De Blasio admitted last year that he hasn’t focused on the business community and “the elites” during his two terms leading the Big Apple.
“I am tempted to borrow from Karl Marx here,” he said on WNYC radio in July 2020.
The socialist-leaning mayor then recited from memory a section of the “Communist Manifesto” written by Marx and comrade Friedrich Engels in 1848.
“There’s a famous quote that the ‘the state is the executive committee of the bourgeois’ and I use it openly to say, ‘No,’” de Blasio said at the time.
“I actually read that as a young person and I said, ‘That’s not the way it’s supposed to be.’”

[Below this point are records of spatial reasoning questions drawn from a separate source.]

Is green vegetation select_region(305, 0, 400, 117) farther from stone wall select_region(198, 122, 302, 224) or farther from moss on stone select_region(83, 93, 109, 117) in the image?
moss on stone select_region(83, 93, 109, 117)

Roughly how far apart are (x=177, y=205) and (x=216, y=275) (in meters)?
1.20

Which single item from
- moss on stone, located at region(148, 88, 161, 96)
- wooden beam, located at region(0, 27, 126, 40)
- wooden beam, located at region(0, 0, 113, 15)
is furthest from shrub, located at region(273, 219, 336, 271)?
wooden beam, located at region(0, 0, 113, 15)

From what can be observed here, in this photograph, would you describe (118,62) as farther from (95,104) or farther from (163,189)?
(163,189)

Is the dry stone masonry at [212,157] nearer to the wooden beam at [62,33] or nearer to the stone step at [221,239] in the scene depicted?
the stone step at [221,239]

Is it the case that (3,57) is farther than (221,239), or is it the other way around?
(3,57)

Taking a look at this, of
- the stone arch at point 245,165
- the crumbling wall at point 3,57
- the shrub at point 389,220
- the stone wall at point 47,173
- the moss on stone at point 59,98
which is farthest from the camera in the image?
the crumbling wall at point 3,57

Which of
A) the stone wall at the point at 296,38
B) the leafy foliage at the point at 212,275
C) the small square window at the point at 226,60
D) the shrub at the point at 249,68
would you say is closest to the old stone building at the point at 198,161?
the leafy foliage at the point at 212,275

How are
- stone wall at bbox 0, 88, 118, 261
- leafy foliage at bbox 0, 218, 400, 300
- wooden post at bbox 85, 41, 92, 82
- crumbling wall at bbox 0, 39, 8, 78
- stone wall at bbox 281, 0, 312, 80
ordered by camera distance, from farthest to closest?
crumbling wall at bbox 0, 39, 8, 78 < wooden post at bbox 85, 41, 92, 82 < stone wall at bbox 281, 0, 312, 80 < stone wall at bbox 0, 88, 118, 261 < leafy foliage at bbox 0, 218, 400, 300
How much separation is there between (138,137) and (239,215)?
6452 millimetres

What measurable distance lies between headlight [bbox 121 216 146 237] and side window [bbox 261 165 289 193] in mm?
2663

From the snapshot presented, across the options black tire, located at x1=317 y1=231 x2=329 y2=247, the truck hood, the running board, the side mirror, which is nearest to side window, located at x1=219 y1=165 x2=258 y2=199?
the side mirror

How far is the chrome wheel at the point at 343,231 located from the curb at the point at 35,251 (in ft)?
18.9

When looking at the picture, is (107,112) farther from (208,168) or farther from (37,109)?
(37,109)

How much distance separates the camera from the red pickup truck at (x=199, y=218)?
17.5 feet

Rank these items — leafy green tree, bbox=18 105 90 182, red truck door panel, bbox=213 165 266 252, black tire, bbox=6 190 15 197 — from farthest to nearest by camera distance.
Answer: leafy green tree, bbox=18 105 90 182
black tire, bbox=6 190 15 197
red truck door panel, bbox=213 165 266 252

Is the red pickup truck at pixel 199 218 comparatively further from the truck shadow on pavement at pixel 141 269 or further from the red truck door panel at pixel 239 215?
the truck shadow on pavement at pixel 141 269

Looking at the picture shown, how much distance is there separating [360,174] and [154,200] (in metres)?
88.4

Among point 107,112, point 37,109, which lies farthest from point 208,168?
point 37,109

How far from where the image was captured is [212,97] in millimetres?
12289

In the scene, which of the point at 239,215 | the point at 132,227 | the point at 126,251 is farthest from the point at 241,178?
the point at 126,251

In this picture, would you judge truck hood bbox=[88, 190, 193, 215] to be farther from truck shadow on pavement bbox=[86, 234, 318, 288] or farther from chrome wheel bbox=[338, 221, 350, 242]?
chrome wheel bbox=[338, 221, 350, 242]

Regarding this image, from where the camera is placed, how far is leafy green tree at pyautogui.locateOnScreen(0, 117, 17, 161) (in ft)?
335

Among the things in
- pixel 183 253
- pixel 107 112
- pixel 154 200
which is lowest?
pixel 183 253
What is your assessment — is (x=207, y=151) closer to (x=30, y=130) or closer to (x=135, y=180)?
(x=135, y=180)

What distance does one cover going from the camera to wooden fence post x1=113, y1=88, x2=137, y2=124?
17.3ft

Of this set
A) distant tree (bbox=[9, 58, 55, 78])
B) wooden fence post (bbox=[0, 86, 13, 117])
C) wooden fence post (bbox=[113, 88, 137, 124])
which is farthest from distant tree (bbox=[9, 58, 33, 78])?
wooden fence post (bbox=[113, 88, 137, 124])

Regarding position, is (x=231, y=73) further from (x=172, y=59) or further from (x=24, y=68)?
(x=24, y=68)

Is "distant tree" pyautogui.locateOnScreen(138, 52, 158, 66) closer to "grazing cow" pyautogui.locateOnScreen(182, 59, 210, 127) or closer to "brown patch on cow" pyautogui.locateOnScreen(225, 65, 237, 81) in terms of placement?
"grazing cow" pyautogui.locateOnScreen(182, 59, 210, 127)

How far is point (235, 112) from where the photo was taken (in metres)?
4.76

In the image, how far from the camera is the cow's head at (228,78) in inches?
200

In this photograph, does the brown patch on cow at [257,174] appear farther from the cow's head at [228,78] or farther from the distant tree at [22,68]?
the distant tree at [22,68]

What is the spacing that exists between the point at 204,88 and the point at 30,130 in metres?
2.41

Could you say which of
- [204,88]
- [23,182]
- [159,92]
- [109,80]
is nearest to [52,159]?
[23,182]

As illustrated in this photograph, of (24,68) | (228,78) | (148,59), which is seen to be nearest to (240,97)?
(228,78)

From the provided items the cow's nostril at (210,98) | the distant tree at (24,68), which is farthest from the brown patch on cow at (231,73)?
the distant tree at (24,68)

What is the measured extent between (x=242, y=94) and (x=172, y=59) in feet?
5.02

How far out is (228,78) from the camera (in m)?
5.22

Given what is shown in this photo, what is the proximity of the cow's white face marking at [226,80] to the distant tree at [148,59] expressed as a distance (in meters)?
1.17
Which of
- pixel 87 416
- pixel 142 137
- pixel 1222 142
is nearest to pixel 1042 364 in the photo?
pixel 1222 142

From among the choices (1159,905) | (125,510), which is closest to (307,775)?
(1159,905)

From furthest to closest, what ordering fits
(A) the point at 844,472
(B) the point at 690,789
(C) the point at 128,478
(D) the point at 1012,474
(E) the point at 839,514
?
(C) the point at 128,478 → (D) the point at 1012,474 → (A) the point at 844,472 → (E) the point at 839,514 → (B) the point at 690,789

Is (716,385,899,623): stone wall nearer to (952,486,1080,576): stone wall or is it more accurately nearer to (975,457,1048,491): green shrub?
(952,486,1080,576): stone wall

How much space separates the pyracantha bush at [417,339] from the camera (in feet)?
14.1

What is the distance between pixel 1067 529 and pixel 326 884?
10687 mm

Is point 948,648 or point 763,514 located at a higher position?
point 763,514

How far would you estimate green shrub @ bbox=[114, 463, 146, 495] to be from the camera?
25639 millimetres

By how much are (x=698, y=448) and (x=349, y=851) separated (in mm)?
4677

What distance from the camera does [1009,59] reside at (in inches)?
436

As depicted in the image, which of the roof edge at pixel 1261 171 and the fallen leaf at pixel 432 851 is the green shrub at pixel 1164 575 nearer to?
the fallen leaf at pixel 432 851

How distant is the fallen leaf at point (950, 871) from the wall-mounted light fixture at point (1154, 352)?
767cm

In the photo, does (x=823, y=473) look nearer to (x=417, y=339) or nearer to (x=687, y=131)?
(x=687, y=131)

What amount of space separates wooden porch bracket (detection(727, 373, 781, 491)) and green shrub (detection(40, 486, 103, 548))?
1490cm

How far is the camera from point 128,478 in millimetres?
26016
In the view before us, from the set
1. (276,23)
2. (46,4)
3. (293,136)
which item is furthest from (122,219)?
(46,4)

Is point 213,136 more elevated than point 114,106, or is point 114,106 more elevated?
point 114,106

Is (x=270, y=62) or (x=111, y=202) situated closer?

Asked about Adams’ slight during his daily press briefing Monday, de Blasio tried to brush it off.
“I’m not going to take that couple of lines out of context,” de Blasio said when a reporter read him Adams’ remarks about the city being “anti-business” and “dysfunctional” under his watch.
“I’m very confident that what we’ve done in New York City is supported businesses while also supporting working people, and striking that balance,” de Blasio added.
De Blasio endorsed Adams for mayor over Republican candidate Curtis Sliwa and the two are in frequent contact.
At the conference, Adams also detailed his economic recovery plan that includes matching out-of-work New Yorkers with local employers using a common application system, combating crime with a new plainclothes NYPD unit, and subsidizing childcare for low-income parents.